You can ask the judge or the lawyer to repeat any questions you don’t understand or to re-phrase it to make it easier. Don’t answer it until you really know what they are asking. If you do not know the answer then just say you don’t know.

The defence may make you look like you are not telling the truth

It may be difficult and upsetting when the defendant’s lawyers suggest you are not telling the truth. Try to remember it is part of their job to test your evidence and they do not personally have a problem with you.
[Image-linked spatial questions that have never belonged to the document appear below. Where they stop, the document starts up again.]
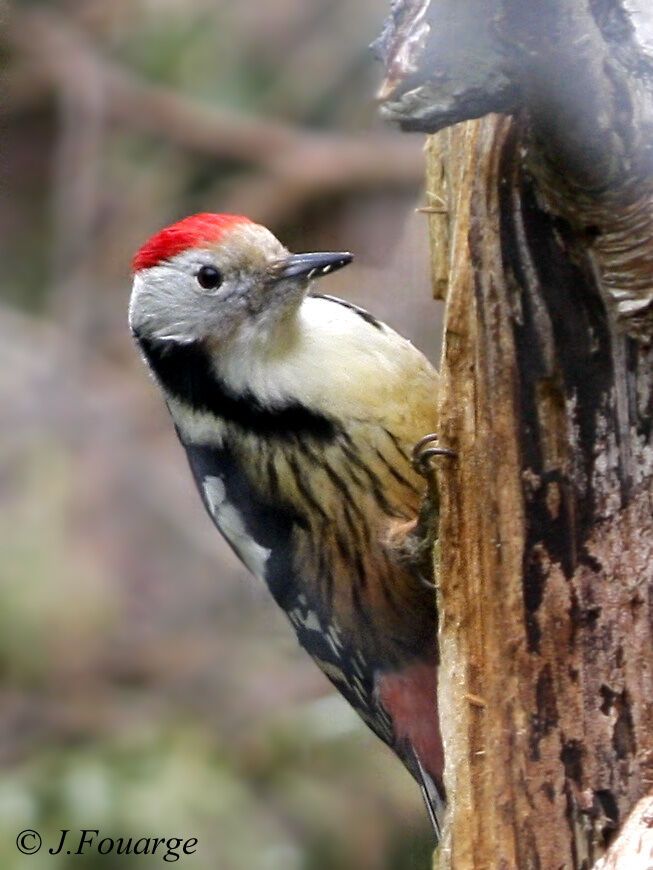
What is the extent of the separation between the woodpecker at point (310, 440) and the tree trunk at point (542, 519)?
0.32 metres

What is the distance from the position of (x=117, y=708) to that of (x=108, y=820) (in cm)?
130

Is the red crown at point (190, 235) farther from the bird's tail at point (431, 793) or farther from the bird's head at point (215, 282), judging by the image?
the bird's tail at point (431, 793)

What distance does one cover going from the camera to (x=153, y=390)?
235 inches

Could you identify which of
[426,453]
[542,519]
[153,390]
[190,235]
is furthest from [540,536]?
[153,390]

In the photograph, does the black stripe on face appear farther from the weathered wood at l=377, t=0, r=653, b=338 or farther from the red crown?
the weathered wood at l=377, t=0, r=653, b=338

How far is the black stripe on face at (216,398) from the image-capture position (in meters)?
2.55

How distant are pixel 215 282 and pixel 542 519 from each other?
896 millimetres

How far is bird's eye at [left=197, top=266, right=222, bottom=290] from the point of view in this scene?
2.72 meters

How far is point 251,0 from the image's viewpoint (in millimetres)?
6086

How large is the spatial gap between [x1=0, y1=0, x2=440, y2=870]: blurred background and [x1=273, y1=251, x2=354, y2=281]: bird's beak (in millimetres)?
1522


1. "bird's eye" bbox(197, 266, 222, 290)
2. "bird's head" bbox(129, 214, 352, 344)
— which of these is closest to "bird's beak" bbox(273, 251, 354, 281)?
"bird's head" bbox(129, 214, 352, 344)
Do not discuss the case with other witnesses before or during the trial

Having a trusted friend or counsellor is important during this time but it is important not to discuss your evidence with other people, especially other witnesses. If you have questions about your evidence you should speak with the police or prosecutor from the DPP.

Guilty or not guilty

The jury (or the judge in ‘judge only’ trials) has the job of deciding whether the defendant is guilty or not guilty. This is measured by the criminal law standard beyond reasonable doubt.

This is a very high standard and it exists so we do not find defendants guilty unless it is clear that they did commit the crimes they are charged with.

It can be hard to establish that someone is guilty ‘beyond reasonable doubt’ in sexual assault cases. There is a lower rate of conviction for sexual assault than for other crimes.

You might feel discouraged from reporting to the police because you have been warned how difficult it can be, but you should know that this system is in place to protect you too.


In NSW if a defendant has been found guilty of a crime they will receive a sentence. This is not always a prison sentence. Depending on the guilty person’s criminal record it may be:

  • A Good Behaviour Bond (with various conditions similar to bail conditions);
  • A suspended sentence;
  • A Community Service Order;
  • Weekend Detention or Periodic Detention; or
  • A full time Custodial Sentence – detention in a correctional centre (prison).

Generally all the punishments carry certain conditions that restrict the guilty person from their usual freedoms such as supervision by the Community Corrections Office (Probation and Parole) and the threat that if they do not behave they will end up with more severe penalties.

See the Staying Safe page if the defendant in your matter has been allowed to serve a non-custodial sentence (that is, if they did not go to prison).

Appeals and retrials

Even when a jury or judge has found the defendant to be guilty there is the chance the defendant will appeal. Notice of an appeal is usually required within 28 days after the trial ending or sentence being given. The defendant may appeal the conviction and/or the severity of the sentence.

Retrial is necessary when for some reason the jury was unable to perform its duties, or when something happens that means it would be unfair to decide the case without some change either to the judge or the jury. If a retrial is necessary you may have to give your evidence again.